Afghanistan and Mexico hold diplomatic relations, both being members of the United Nations and the World Trade Organization.

History 
Due to a vast distance between Afghanistan and Mexico, the relation between the two nations never developed into one of high priority. Both nations established diplomatic relations with each other on the 27 June 1961. Since then, bilateral relations between both nations are mainly conducted in international forums such as at the United Nations.

In 1962, Mexico accredited its first ambassador to Afghanistan, resident in New Delhi, India. The ambassador was Nobel Prize winner Octavio Paz. During Paz's time as ambassador in India, he kept a journal of his travels to Afghanistan writing about his journey from New Delhi to Kabul and his experiences and he documented presenting his credentials to former Afghan King Mohammed Zahir Shah. Paz turned his journal  into a book called "Viento Entero."

From 1980 to 1981, Mexico was on the United Nations Security Council and voted in favor of Resolution 462 condemning the Soviet invasion of Afghanistan. The Resolution was adopted. When Mexico was again a member of the UN Security Council from 2002 to 2003; it voted on numerous occasions in favor of maintaining Afghanistan's independence and sovereignty of the country (Resolution 1444 and Resolution 1453) and extending the UN Assistance Mission mandate in the country (Resolution 1471). From 2009 to 2010, Mexico again as a non-permanent member of the UN Security Council voted in favor of UN Resolution 1868 and UN Resolution 1890.
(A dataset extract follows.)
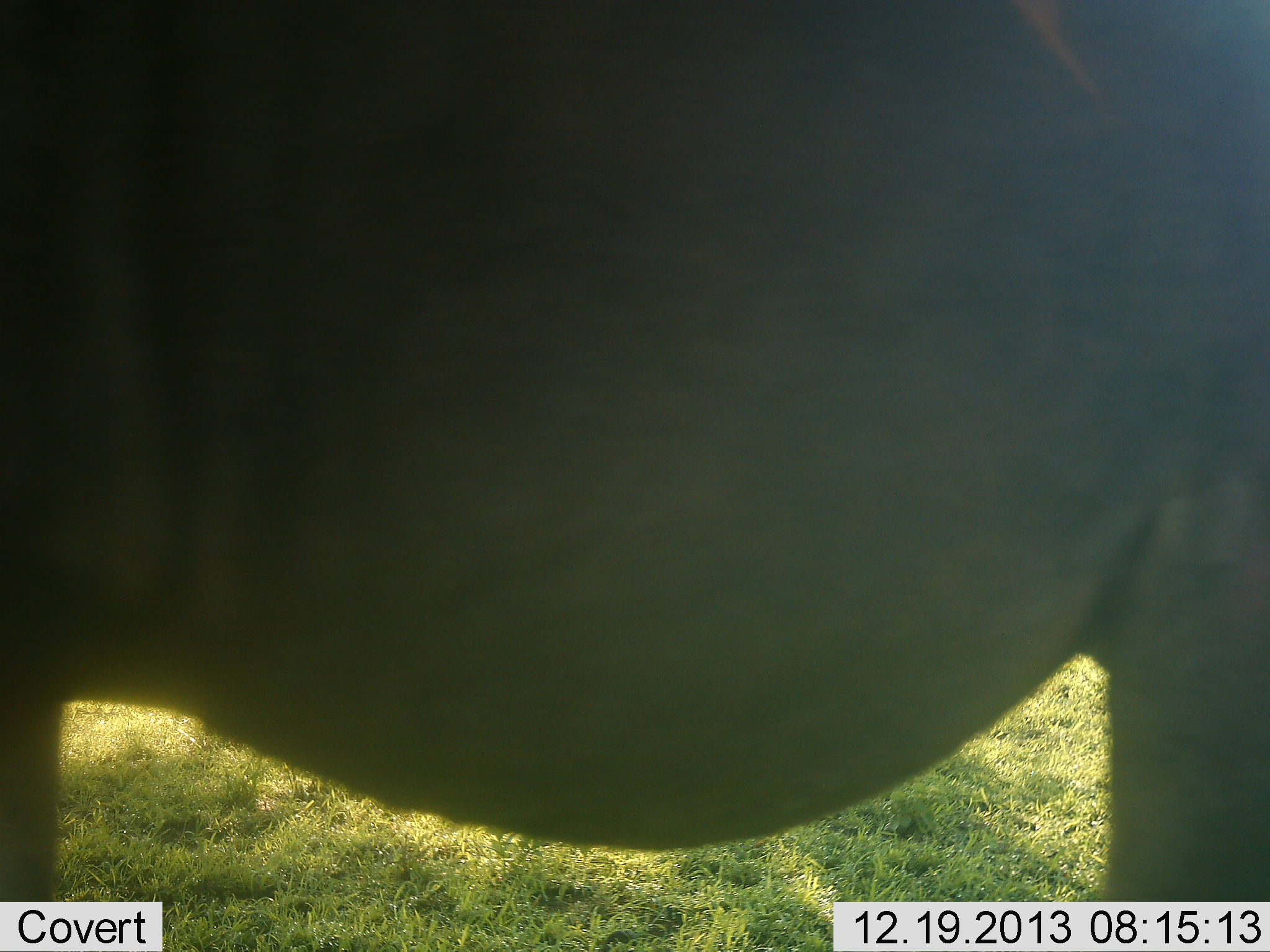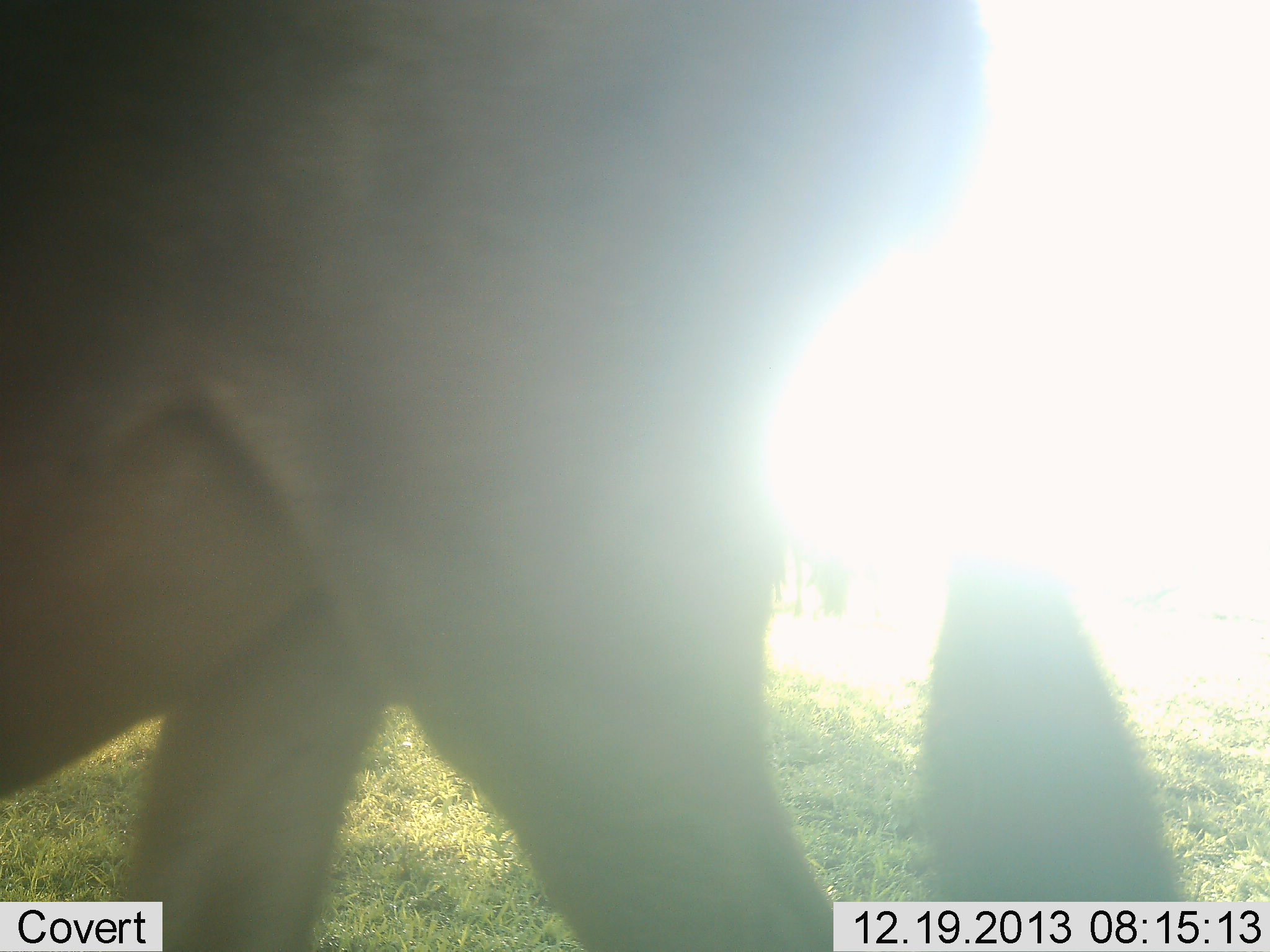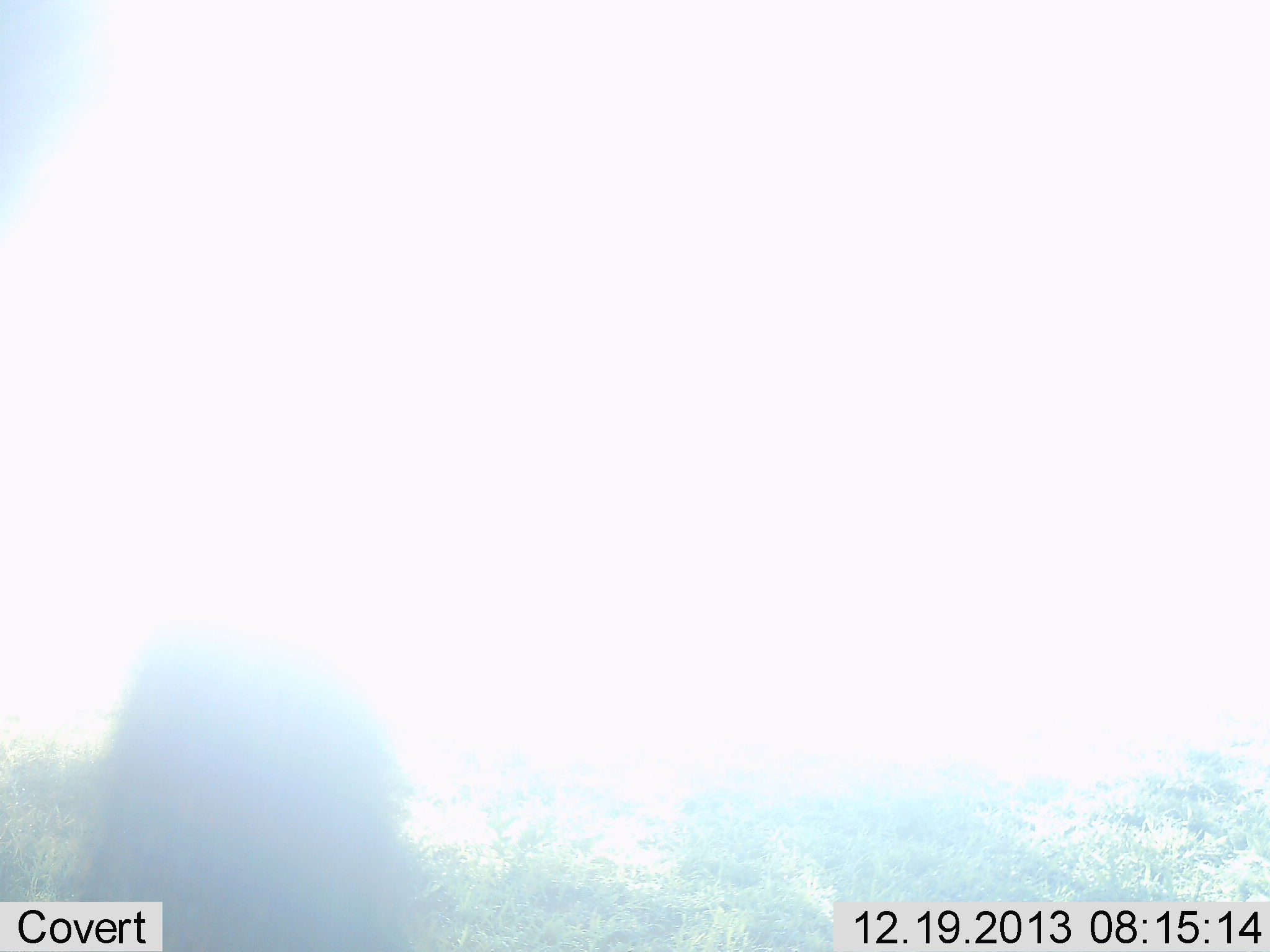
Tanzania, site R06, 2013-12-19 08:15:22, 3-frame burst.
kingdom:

Since the beginning of the U.S led invasion of Afghanistan in 2001; many Afghan migrants have travelled to Mexico in order to enter the United States. Furthermore, several Mexican narcotic cartels have been operating in Afghanistan by using fake "front" companies to hire smugglers in the country to smuggle drugs and weapons from Afghanistan to Europe and the United States.

Throughout the years, several Afghan migrants have traveled through Mexico to reach the United States and are forced to wait in Mexico while their U.S. asylum cases are reviewed and processed.
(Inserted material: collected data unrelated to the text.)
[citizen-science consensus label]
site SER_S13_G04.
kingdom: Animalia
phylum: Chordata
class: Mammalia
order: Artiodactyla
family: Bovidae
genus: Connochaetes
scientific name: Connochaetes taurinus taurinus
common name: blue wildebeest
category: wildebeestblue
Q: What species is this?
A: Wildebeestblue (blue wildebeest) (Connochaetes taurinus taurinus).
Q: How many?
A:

In August 2021, with the return of control of the Taliban in Afghanistan; Mexico announced it would issue refugee visas to Afghan refugees, in particular women and children, from its embassy in Tehran, Iran and resettle them in Mexico. Immediately afterwards, over 100 Afghan refugees arrived to Mexico. Afghanistan's embassy in the United States was accredited to Mexico until it closed on March 16, 2022. The Mexican Embassy in Tehran is accredited to Afghanistan.

Trade
In 2018, bilateral trade between Afghanistan and Mexico amounted to US$9 million. Afghanistan is Mexico's 165th biggest global trading partner while at the same time, Mexico is Afghanistan's 63rd biggest trading partner. Afghanistan's main exports to Mexico include: mobile phones, machine and automobile parts. Mexico's main exports to Afghanistan include: refrigerators, beer, plastic and silicone.

Diplomatic missions
 Mexico is accredited to Afghanistan from its embassy in Tehran, Iran.